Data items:
==*==
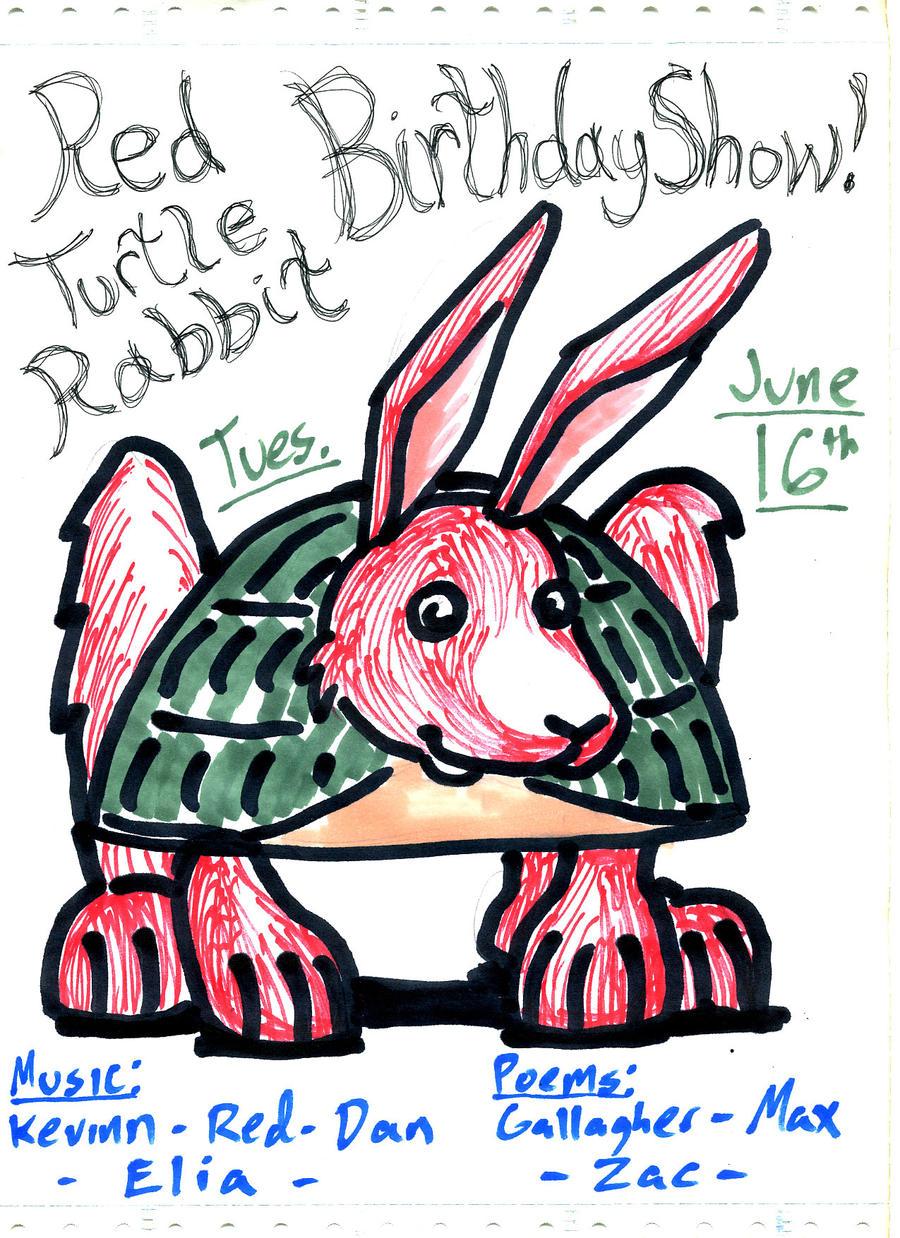 Red Turtle Rabbit 1 by DJ-Erock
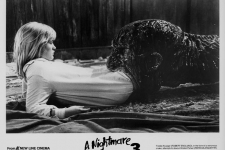 A-Nightmare-on-Elm-Street-3-Dream-Warriors_20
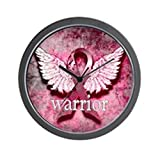 CafePress – Pink Ribbon Warrior by Vetro Designs – Unique Decorative 10″ Wall Clock For Sale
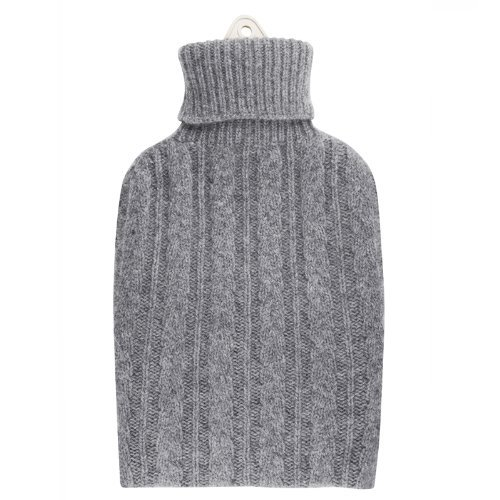 Pure Cashmere Cable Knit Hot Water Bottle (Light Grey)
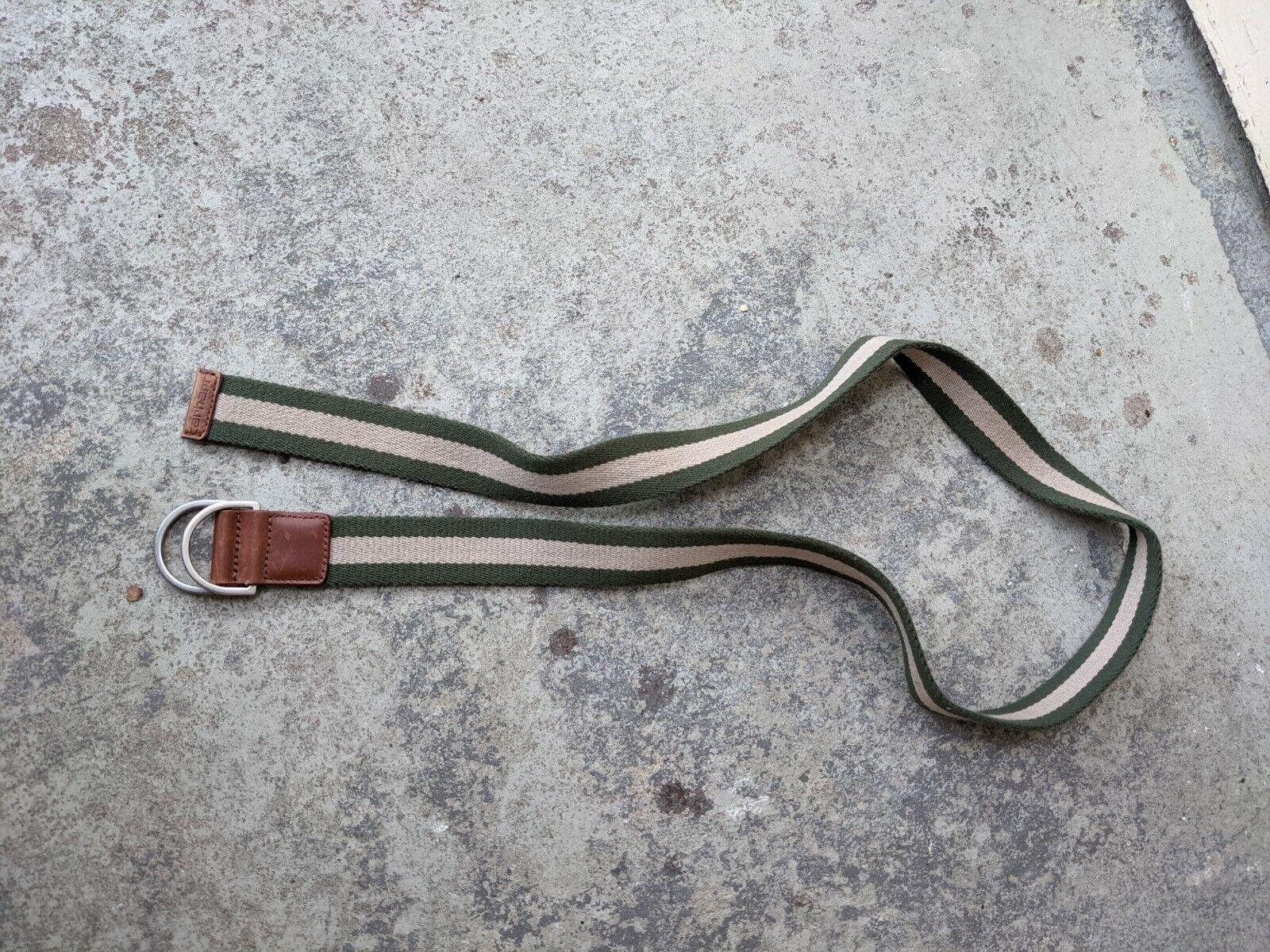 Carhartt Men's Belt Beige Green Leather 118cm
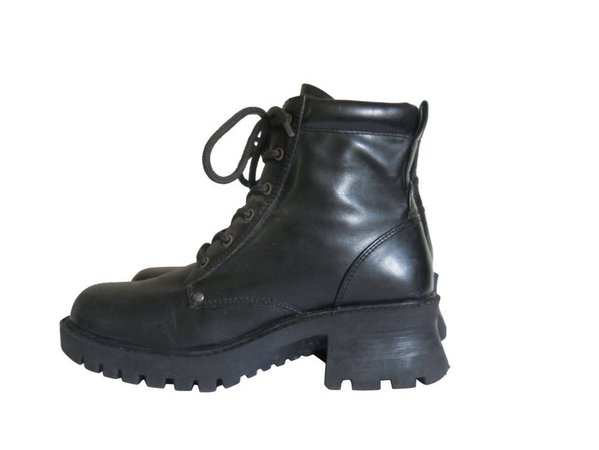 90s Black Boot Women Military Boot Lace Up Ankle Boot 90s   Etsy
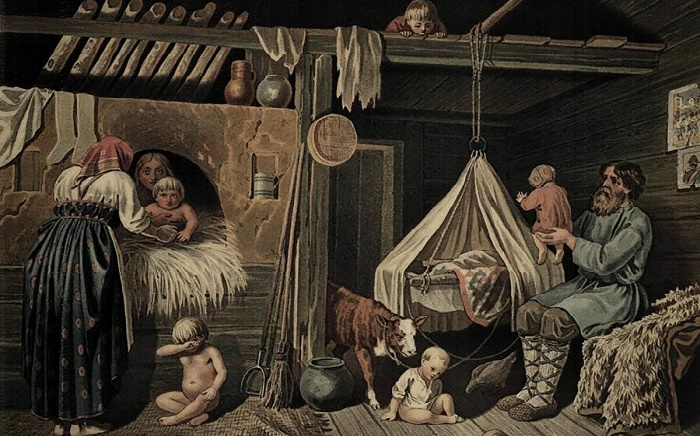 Некоторые родовые ритуалы на Руси были весьма необычными / Фото: expresstorussia.com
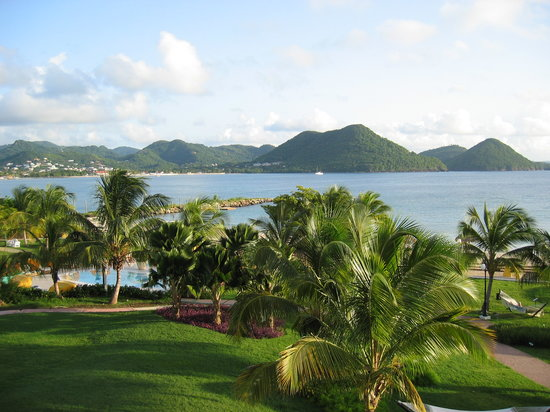 Castries, Sta. Lucía: Rodney Bay from Balcony (Sandals Grande St. Lucian)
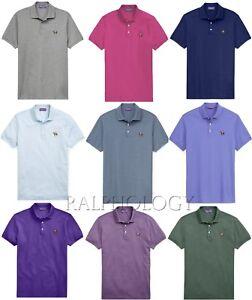 350-Ralph-Lauren-Purple-Label-Pony-Equestrian-Custom-Slim-Fit-Pique-Polo-Shirt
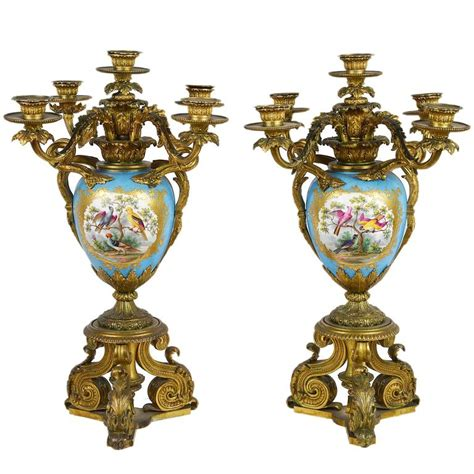 large candelabra large pair of antique sevres candelabra for sale at 1stdibs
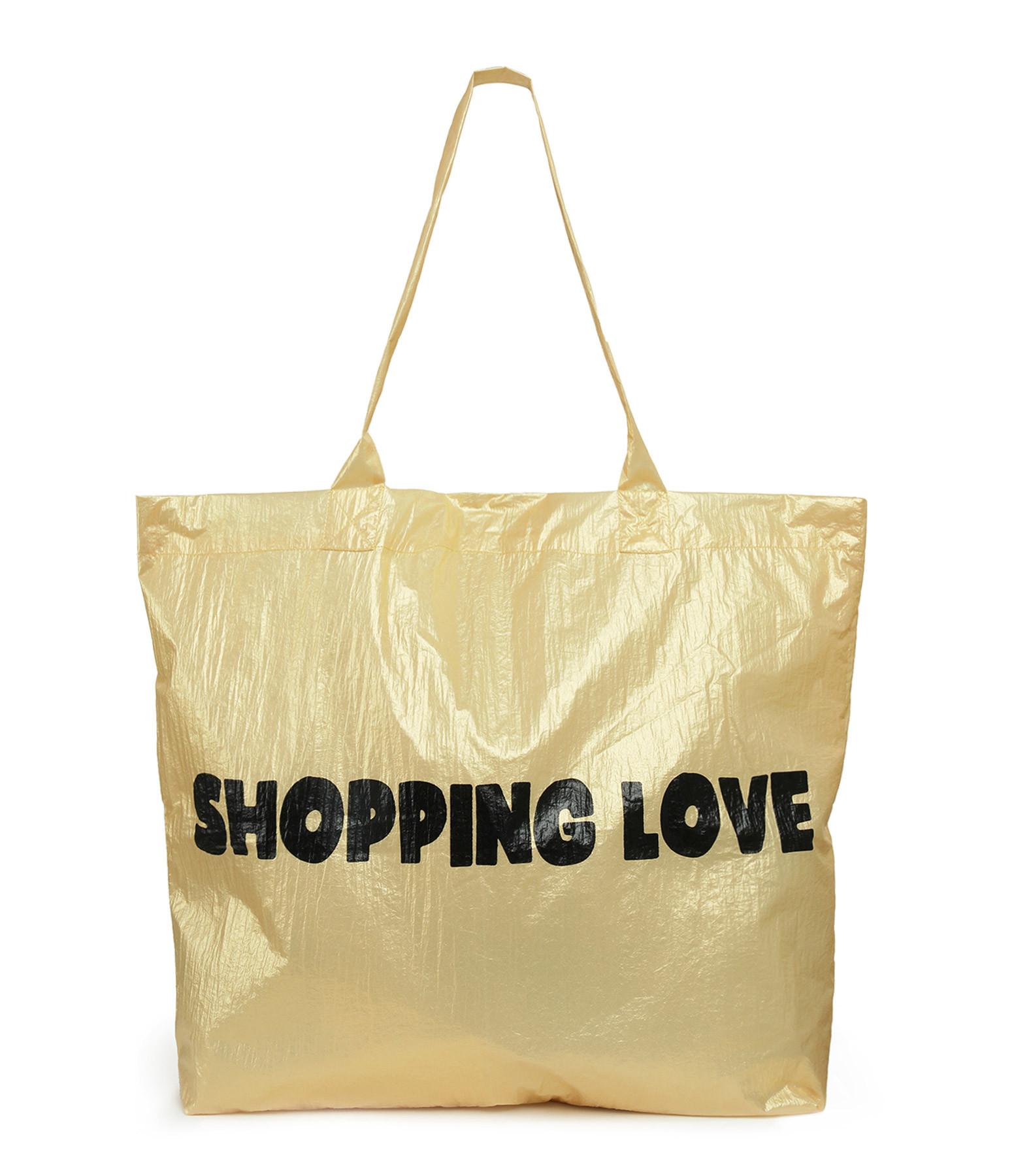 JEANNE VOULAND - Cabas Shopping Love Doré Noir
==*==
**PROBLEM DESCRIPTION**
Transcribe the data verbatim. No picture belongs in the result.

**EXPECTED ANSWER**
 Red Turtle Rabbit 1 by DJ-Erock
 A-Nightmare-on-Elm-Street-3-Dream-Warriors_20
 CafePress – Pink Ribbon Warrior by Vetro Designs – Unique Decorative 10″ Wall Clock For Sale
 Pure Cashmere Cable Knit Hot Water Bottle (Light Grey)
 Carhartt Men's Belt Beige Green Leather 118cm
 90s Black Boot Women Military Boot Lace Up Ankle Boot 90s   Etsy
 Некоторые родовые ритуалы на Руси были весьма необычными / Фото: expresstorussia.com
 Castries, Sta. Lucía: Rodney Bay from Balcony (Sandals Grande St. Lucian)
 350-Ralph-Lauren-Purple-Label-Pony-Equestrian-Custom-Slim-Fit-Pique-Polo-Shirt
 large candelabra large pair of antique sevres candelabra for sale at 1stdibs
 JEANNE VOULAND - Cabas Shopping Love Doré Noir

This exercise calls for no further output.